Project : Increasing the limit of number of columns from 1024 to 16384 in Calc

Motivation

Often we need the ability to load sheets from MS Excel/csv files that have more than 1024 columns in it. MS Excel can effortlessly open such large column files, but in Calc we are limited to loading files with 1024 columns.

The very basic classes involved are :

  1. ScDocument - which represents a document. See its declaration here
  2. ScTable - which represents a sheet within a document, declared here
  3. ScColumn - represents a single column within a sheet, declared here.

Challenges

Before the work on 16k cols project started, the columns of a sheet were allocated statically as a plain array of ScColumn's of size size MAXCOLCOUNT inside ScTable called aCol. We could have just altered the definition of MAXCOLCOUNT from 1024 to 16384, but it has the following two major issues :

  1. Since we preallocate MAXCOLCOUNT number of columns at the beginning, the memory requirement for a single sheet will increase a lot, independent of how much columns the user is actually going to use.
  2. Most of the code in methods of ScTable and ScDocument has the following code-pattern in them :
    for ( SCCOL nCol = 0; nCol <= MAXCOL; ++nCol )
    {
     // Does some work on the column aCol[nCol]
    }
    
    where MAXCOL is defined as MAXCOLCOUNT - 1. If we increase the MAXCOLCOUNT statically, it would cause these loops to take longer even though the user may use only some of the first few columns. So the change affects even the users who just want to work with documents with few columns.

The obvious way to mitigate the above problems is to make the column storage in ScTable dynamic, such that a column is allocated if it is actually required by the user.

What have been done so far ?

  1. A discussion on LO dev mailing list that led to the ideas to work on this project. This is a great resource for anyone starting out to work in this project.

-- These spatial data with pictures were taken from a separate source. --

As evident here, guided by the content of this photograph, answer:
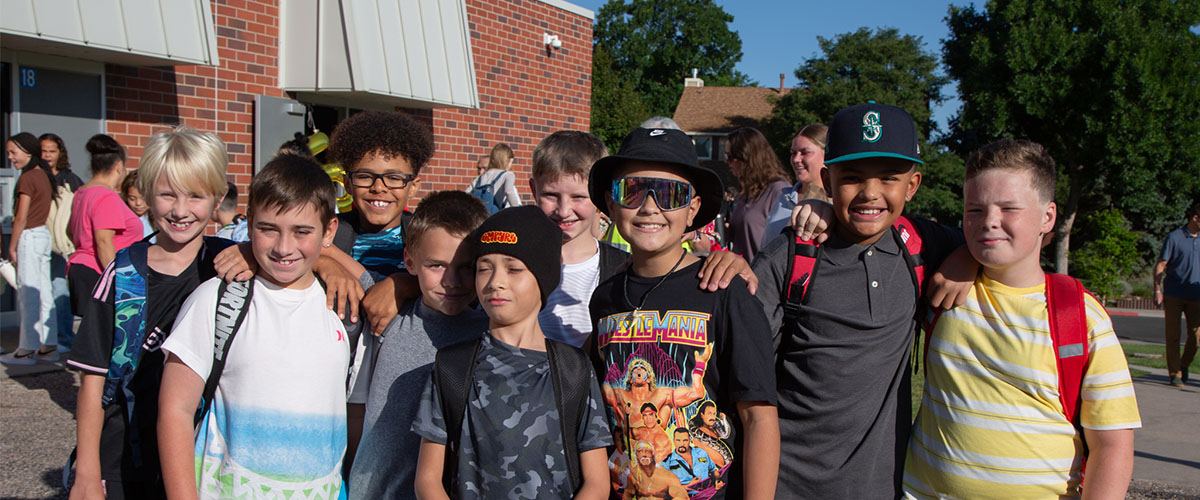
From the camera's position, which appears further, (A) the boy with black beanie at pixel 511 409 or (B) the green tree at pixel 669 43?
(B) the green tree at pixel 669 43

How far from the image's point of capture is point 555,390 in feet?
6.70

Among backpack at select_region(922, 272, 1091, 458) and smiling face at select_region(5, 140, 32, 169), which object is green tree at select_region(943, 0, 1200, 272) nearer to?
smiling face at select_region(5, 140, 32, 169)

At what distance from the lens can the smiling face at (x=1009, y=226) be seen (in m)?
2.27

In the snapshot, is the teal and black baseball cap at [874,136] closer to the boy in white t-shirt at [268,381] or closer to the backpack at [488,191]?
the boy in white t-shirt at [268,381]

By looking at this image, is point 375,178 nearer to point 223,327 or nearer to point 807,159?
point 223,327

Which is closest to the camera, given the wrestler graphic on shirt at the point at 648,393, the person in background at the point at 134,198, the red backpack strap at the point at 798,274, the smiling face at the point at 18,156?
the wrestler graphic on shirt at the point at 648,393

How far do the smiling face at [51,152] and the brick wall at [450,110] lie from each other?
52cm

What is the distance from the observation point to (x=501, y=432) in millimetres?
2006

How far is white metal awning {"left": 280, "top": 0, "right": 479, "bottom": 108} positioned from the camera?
8.39 meters

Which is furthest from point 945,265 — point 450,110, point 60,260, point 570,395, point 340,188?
point 450,110

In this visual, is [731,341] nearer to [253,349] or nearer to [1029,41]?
[253,349]

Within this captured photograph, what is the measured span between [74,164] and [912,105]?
43.4 m

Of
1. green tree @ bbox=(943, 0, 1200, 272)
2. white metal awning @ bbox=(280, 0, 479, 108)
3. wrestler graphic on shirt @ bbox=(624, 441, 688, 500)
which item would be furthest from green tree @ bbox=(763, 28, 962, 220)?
wrestler graphic on shirt @ bbox=(624, 441, 688, 500)

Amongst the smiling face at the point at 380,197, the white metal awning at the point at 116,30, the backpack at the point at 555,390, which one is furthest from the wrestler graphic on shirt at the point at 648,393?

  2. First step in this project was to introduce a dynamic column container using std::vector in ScTable instead of using a plain static array. This was done in the patch Dynamic column container in the pursuit of tdf#50916. The dynamic container is used in ScTable such that there is minimal change required for other files. But it is still not possible to let this container be dynamic (that is to grow from no columns to the required number of columns on user need), because the code in most places assumes that the container has MAXCOLCOUNT number of columns, so the dynamic container still needs to be initialized with MAXCOLCOUNT number of columns till we fix all places where the "static column container" assumption is made.

  3. Some side steps were then made to improve some static datastructures used in ScMarkData and ScAttrArray classes to work efficiently with dynamic column container and future column count increase. These were done in two patches a) Refactor ScMarkData for tdf#50916 and b) Refactor ScAttrArray for tdf#50916. Be sure to read the detailed commit messages.

  4. A first step to fix the places where "static column container" assumption is made is done in the patch tdf#50916 : Refactor table1.cxx wherever there is column access. This patch fixes some of the places in table1.cxx where this assumption is made.

  5. These patches continues the effort to fix the code where the static column container assumption is made -

    1. Use aCol.size() instead of MAXCOL to increase max number of column
    2. Make sure that we don't access aCol out of range
    3. Allow ScTable work on dynamic ScColContainer,
    4. Introduce new column validation function (in review),
    5. Allow proper updating, deleting and inserting tabs (in review)
    6. Allow dynamically increase number of columns according to needs (in review)

What to do next ?

We need to make sure we have fixed all places in table*.cxx and documen*.cxx where the static assumption is made. Another type of change is where there is modification of a column (search for non-const functions in ScTable/ScDocument) - if the required column does not exist, need to create it using ScTable::CreateColumnIfNotExists() introduced in the currently in review patch Allow dynamically increase number of columns according to needs.